Introduction


In systems programming - the world you're about to enter - we've become complacent. Maybe even complicit.

We've promised our customers reliable and secure software, but with an implicit caveat: not at the cost of performance. And the fastest languages have traditionally been memory-unsafe. By using them, we actively risk both general functional requirements and our most base defensive posture:

  • Reliability: Memory safety errors cause unpredictable crashes (e.g. "segmentation faults"), unreproducible errors (e.g. "data races"), and eventual outages (e.g. "memory leaks").

  • Security: Those same memory errors might give an attacker the ability to read sensitive data (e.g. "steal secrets") or execute nearly arbitrary commands under the privileges of the victim program (e.g. "full control").

Your program crashing or producing incorrect output is one thing. Your machine joining a botnet is another1. Memory-unsafe programs risk both outcomes, simultaneously.

These incredible risks are largely mitigated2 in most modern "application languages", which use garbage collection and/or heavyweight runtimes (think Python, Java, or Go). Yet there are key verticals - safety-critical systems, high-performance distributed infrastructure, various kinds of firmware, etc. - that continue to rely on C and C++3.

Despite re-inventing themselves over time and powering much of the world's most critical software, these two traditional "systems languages" remain leading suppliers of worst-case security vulnerabilities (e.g. Heartbleed4, Stagefright5, EternalBlue6, Dirty Pipe7, etc). The memory corruption threat remains unabated.

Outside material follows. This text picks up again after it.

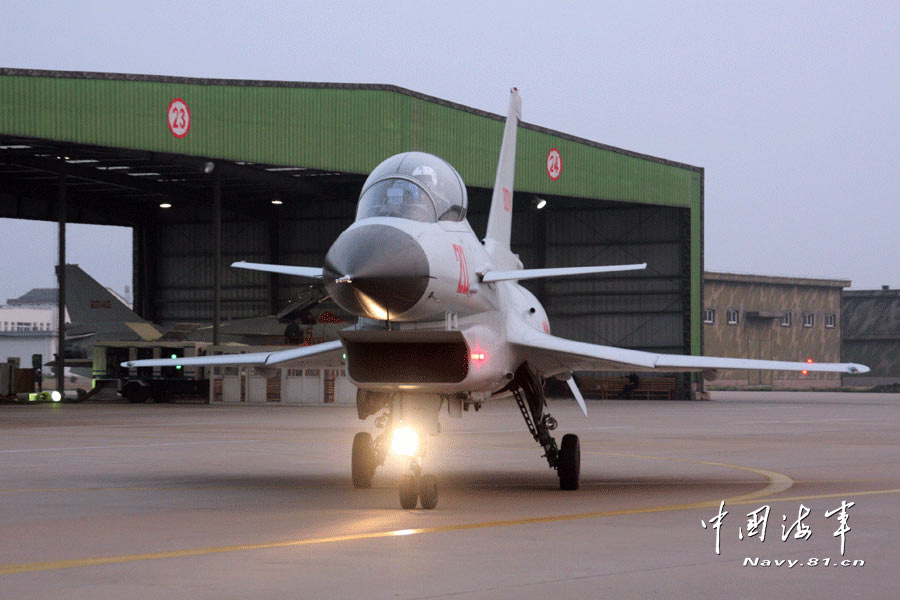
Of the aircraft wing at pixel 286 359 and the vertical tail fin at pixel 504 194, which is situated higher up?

Such is the cost of a multi-decade commitment to backwards compatibility. We don't seek to disparage the giants whose shoulders we stand on.

Yet those shoulders bear an awful burden. A seminal 2012 research paper8, aptly titled "Systematization of Knowledge: Eternal War in Memory", chronicled 30 years of failed C and C++ memory protection schemes. Every new defense has been undermined by a new bypass technique.

Fast forward to 2019. A Microsoft study9, of all security issues in the company's products between 2004 and 2018, claims:

~70% of the vulnerabilities addressed through a security update each year continue to be memory safety issues.

That percentage accounts for engineer experience and software quality processes at Microsoft - a market-leading titan. If you're already a C or C++ programmer, this is an uncomfortable truth. Understandable:

  • C was the revolution, it gave the world "high-level" programs portable across processors10. And today it runs, at some deep level, in nearly every device.

  • C++'s powerful abstractions enable performant systems of impressive scale: web browsers, graphics engines, databases, etc. Software we couldn't live without.

But evolution may be overdue. Google's 2022 analysis11 of previously-unknown (e.g. "zero-day") exploits "detected and disclosed as used in-the-wild" found that:

Out of the 58 in-the-wild 0-days for the year [2021], 39, or 67% were memory corruption vulnerabilities. Memory corruption vulnerabilities have been the standard for attacking software for the last few decades and it's still how attackers are having success.

Some of the exploits surveyed were actively used to target journalists, politicians, activists, and minority populations11. Memory corruption is not a theoretical problem. It's a pressing and severe issue that, in the worst case, causes tangible human harm.

What if I'm just really careful, all the time?

Best practices for modern C-family languages can reduce the likelihood of memory vulnerabilities. But they can't seem to eliminate them. And, unlike Rust's compile time errors and runtime checks, best practices are difficult to scale.

Decades of data indicate that developer diligence and extensive testing cannot reliably solve the memory safety problem. It's time to seriously consider addressing the root cause.

We Don't Need to Be Complacent Anymore

Rust, as a relatively new systems language, supports what have traditionally been C/C++ domains. It offers an alternative set of paradigms, namely compiler-enforced "ownership"12.

If you've never tried Rust, imagine pair programming alongside a nearly-omniscient but narrowly-focused perfectionist. That's what the borrow checker, a compiler component implementing the ownership concept, can sometimes feel like.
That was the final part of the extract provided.